With this PoC hack the test passes:

diff --git src/uevent_sender.c src/uevent_sender.c
index 4c98bda..12384d5 100644
--- src/uevent_sender.c
+++ src/uevent_sender.c
@@ -255,6 +255,7 @@ uevent_sender_send(uevent_sender * sender, const char *devpath, const char *acti
         count += append_property(props, sizeof (props), count, "DEVNAME=", devname);
     if (devtype)
         count += append_property(props, sizeof (props), count, "DEVTYPE=", devtype);
+    count += append_property(props, sizeof (props), count, "ID_INPUT=", "1");

     /* add versioned header */
     memset(&nlh, 0x00, sizeof(struct udev_monitor_netlink_header));
hadess commented 2 years ago

That looks like my ugly diff:

diff --git a/src/uevent_sender.c b/src/uevent_sender.c
index 7bbb814..eca806d 100644
--- a/src/uevent_sender.c
+++ b/src/uevent_sender.c
@@ -254,6 +254,8 @@ uevent_sender_send(uevent_sender * sender, const char *devpath, const char *acti
         count += append_property(props, sizeof (props), count, "DEVNAME=", devname);
     if (devtype)
         count += append_property(props, sizeof (props), count, "DEVTYPE=", devtype);
+    //count += append_property(props, sizeof (props), count, "UPOWER_BATTERY_TYPE=", "ups");
+    //count += append_property(props, sizeof (props), count, "UPOWER_FAKE_DEVICE=", "1");

     /* add versioned header */
     memset(&nlh, 0x00, sizeof(struct udev_monitor_netlink_header));

But I wonder if it's there's a better way. The uevent file is supposed to only contain kernel stuff, but I guess this is a mock, so making libudev happy is pretty much the only thing we're interested in.

martinpitt commented 2 years ago

The uevent file is supposed to only contain kernel stuff

Right, and current umockdev is exactly the wrong way around -- the uevent files only contain the userland udevd properties, and the kernel stuff like DEVNAME= or DEVTYPE= is added on the fly in uevent_sender_send(). What was I thinking back then.. Let's clean this up.

But I wonder if it's there's a better way.

umockdev could store the userland properties in a /.udev.properties file, and then concatenate both when sending netlink responses. It's a trade-off whether tested programs are more likely to get confused by userland properties in /uevent or that extra /.udev.properties file (which is not a sysfs attribute). The properties could also be stored in some parallel file hierarchy, or not written to disk at all and just stored in the preload's brain. I'll think about that after fixing the above issue, which is much more urgent.

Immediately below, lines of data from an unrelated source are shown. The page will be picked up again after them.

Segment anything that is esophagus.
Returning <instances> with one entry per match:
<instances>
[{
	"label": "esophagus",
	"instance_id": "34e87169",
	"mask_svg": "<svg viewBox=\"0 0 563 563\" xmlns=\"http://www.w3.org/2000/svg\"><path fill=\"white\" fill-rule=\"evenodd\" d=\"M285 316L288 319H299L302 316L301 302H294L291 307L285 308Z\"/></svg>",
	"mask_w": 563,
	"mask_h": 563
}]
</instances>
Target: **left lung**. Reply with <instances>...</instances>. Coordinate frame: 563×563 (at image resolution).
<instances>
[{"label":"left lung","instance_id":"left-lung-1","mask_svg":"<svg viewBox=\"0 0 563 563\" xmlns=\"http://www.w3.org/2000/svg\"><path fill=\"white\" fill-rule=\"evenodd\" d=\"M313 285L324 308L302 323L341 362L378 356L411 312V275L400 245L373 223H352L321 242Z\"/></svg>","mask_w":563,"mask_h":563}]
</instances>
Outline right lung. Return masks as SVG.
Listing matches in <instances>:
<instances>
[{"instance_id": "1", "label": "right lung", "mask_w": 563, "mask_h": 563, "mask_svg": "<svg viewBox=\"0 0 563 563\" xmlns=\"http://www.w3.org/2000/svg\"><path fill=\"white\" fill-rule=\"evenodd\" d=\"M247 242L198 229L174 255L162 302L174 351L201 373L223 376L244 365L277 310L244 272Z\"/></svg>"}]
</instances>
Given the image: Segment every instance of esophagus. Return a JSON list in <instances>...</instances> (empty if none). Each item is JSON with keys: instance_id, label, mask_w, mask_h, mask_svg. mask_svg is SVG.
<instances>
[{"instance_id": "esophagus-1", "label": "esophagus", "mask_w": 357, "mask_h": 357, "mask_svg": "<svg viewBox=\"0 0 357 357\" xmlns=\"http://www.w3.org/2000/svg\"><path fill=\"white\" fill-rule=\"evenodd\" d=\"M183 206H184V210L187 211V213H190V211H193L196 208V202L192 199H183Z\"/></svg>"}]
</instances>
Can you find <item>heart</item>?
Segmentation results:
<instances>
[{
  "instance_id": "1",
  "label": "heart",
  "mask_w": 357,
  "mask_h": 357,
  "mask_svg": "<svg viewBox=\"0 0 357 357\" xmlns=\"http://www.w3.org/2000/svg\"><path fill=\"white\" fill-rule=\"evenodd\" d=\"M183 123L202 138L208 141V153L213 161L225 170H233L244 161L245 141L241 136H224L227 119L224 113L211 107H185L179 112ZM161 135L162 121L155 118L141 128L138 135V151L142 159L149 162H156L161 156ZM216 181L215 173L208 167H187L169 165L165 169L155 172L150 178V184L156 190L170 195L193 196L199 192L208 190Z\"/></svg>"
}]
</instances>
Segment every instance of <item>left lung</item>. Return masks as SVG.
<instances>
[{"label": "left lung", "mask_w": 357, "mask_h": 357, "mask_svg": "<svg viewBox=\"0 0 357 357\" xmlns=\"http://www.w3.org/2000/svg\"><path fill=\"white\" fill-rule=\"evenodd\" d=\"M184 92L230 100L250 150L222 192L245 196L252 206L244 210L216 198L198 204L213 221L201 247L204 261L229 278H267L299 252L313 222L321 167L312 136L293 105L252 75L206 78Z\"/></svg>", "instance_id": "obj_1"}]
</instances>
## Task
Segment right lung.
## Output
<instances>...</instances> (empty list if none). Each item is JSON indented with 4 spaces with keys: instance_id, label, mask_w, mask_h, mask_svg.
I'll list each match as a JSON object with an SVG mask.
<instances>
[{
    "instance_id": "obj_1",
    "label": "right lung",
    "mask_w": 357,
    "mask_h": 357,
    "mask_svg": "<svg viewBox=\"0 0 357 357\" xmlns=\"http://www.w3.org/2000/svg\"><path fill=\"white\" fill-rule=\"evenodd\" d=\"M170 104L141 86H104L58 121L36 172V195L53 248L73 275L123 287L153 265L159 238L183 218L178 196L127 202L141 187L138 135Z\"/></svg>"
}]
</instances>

yuwata commented 2 years ago

Hi, the following may be redundant info, but

I am not familiar with umockdev, but if it emulates of eavesdrops the netlink socket, then it should send all expected properties.

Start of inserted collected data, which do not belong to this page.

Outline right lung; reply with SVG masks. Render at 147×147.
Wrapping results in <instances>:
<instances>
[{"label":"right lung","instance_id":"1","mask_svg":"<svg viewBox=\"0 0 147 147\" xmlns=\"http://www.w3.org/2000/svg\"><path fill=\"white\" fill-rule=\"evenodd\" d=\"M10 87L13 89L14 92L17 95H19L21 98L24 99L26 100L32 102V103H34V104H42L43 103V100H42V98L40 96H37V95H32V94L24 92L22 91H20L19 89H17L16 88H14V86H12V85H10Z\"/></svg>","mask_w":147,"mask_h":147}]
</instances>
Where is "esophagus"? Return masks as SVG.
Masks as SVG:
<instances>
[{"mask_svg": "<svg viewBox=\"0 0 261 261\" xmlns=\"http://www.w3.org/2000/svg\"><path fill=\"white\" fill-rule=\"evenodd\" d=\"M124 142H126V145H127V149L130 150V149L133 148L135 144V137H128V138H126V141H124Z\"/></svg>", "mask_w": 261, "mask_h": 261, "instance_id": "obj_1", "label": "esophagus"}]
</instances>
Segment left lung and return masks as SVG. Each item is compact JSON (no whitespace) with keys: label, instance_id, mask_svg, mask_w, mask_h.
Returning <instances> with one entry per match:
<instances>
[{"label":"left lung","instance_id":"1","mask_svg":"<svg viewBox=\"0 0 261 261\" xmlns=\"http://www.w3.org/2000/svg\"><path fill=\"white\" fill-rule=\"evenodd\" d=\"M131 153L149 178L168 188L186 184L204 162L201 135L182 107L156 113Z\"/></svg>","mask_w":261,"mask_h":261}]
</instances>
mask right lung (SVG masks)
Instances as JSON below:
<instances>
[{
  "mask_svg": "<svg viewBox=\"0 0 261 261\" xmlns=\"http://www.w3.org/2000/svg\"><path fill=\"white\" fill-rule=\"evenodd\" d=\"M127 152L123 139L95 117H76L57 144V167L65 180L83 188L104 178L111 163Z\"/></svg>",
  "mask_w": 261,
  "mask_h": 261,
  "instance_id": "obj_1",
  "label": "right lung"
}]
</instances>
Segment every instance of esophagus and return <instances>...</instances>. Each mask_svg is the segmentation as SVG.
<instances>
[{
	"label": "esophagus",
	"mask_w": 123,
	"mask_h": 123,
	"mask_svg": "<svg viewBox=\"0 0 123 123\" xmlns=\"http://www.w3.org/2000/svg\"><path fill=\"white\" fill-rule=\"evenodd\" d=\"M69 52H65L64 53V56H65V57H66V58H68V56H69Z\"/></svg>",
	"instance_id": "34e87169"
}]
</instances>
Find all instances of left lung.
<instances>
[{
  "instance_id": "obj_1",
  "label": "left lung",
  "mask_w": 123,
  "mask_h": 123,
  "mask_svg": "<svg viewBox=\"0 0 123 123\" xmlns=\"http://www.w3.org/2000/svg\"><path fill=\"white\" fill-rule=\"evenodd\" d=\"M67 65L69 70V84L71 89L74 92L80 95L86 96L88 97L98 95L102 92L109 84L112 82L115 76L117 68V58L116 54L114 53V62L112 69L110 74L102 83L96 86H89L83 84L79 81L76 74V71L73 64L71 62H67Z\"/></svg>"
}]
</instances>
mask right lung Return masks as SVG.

hadess commented 2 years ago

The properties could also be stored in some parallel file hierarchy, or not written to disk at all and just stored in the preload's brain. I'll think about that after fixing the above issue, which is much more urgent.

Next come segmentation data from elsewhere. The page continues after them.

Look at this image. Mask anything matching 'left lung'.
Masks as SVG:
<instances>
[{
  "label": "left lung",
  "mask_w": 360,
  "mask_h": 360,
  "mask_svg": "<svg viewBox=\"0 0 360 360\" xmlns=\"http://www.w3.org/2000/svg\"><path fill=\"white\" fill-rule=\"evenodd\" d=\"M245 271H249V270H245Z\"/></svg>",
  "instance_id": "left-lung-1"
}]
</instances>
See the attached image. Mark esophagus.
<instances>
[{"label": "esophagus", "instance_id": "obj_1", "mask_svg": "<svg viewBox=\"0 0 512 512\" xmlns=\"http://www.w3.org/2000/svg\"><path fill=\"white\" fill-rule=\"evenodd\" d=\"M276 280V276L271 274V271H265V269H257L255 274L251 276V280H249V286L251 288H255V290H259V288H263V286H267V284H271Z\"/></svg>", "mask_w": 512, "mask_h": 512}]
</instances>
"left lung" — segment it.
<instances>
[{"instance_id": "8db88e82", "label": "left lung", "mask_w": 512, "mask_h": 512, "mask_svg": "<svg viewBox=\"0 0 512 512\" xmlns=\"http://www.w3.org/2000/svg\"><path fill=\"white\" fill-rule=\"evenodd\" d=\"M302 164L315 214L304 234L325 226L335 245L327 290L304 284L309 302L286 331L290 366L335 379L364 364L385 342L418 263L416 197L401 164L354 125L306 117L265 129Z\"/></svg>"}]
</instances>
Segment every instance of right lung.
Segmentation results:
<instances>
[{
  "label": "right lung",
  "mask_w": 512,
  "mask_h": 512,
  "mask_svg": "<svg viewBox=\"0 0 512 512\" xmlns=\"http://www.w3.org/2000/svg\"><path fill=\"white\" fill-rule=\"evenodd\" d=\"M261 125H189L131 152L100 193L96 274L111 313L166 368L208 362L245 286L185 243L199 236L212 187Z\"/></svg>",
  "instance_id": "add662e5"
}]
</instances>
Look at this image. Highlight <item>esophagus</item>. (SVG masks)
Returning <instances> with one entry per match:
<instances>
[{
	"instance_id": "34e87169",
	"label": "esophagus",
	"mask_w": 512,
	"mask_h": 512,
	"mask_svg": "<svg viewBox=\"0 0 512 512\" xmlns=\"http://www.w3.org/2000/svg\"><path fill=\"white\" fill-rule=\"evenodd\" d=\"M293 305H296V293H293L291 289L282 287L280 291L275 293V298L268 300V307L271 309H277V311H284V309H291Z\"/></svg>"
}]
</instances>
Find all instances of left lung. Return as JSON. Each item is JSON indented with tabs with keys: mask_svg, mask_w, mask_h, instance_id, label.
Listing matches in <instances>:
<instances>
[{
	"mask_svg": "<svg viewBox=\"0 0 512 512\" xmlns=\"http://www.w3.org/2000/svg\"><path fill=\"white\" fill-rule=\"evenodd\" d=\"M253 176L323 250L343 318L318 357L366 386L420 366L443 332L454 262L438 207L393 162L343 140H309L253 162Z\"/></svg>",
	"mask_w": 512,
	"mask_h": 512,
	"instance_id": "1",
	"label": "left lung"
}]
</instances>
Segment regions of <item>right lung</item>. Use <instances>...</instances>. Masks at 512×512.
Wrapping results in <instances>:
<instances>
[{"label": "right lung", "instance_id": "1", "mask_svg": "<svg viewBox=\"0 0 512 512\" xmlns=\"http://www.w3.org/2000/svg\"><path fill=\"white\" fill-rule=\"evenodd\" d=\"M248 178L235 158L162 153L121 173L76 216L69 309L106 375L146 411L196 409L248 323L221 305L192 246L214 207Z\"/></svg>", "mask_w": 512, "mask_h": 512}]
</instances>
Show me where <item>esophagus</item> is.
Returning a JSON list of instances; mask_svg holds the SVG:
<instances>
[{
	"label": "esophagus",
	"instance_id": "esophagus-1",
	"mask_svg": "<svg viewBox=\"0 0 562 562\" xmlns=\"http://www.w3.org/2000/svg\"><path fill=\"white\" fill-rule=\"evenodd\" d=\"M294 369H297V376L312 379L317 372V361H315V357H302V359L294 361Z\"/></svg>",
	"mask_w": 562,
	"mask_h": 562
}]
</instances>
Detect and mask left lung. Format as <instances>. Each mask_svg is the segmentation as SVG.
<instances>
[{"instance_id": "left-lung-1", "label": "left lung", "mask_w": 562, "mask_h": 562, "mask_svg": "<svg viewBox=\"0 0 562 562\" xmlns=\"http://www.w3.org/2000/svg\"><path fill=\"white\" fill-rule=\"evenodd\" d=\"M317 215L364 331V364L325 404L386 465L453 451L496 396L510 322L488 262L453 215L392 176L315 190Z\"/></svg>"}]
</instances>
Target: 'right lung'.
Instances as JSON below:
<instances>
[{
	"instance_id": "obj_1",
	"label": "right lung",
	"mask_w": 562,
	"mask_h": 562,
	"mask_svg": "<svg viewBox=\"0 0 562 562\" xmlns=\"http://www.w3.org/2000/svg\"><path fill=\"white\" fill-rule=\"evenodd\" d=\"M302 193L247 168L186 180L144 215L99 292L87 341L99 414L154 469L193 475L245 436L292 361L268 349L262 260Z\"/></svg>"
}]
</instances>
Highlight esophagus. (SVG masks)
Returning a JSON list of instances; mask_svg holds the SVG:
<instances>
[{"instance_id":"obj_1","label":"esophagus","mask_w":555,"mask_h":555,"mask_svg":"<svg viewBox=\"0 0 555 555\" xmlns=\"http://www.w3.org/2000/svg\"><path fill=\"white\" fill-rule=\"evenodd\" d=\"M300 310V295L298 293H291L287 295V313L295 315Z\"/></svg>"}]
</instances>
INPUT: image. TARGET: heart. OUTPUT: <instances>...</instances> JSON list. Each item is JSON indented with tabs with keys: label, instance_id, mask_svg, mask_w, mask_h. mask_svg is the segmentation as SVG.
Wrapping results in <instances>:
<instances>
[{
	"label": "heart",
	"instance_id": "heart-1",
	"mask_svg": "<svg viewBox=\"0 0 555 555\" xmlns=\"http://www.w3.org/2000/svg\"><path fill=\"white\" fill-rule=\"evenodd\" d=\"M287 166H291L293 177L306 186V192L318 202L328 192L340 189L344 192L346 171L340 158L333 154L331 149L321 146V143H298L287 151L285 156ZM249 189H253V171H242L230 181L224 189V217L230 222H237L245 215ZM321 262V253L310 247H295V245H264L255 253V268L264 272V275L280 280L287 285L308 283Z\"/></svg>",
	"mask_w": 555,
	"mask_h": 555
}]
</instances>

That's what the /run/udev/data/ folder is used for. I would make a note somewhere (in the README?) that the uevent files contains all the properties when it should only contain the kernel ones, and insist that umockdev mocks udev, not sysfs.

martinpitt commented 2 years ago

I first had to do some yak shaving with some false-positive gcc -fanalyzer errors in the latest Fedora version, and then another gcc bug around diagnostic pragmas. With that out of the way, I sent #165 with a quick fix for that, which should unblock you.

After that I'll do the code cleanups as discussed above, they are not that urgent any more. I didn't make up my mind about mocking /run/udev/data yet -- if libudev looks at that directly, umockdev kind of has to, but if it's just udevd's internal persistent database and libudev only looks at netlink uevents (current code inspection looks that way), then things are fine -- the properties can remain in umockdev's memory, and /uevent file can look like the real kernel's.

Thanks for your help!

martinpitt commented 2 years ago

Released 0.17.4 with this, will shepherd to Fedora.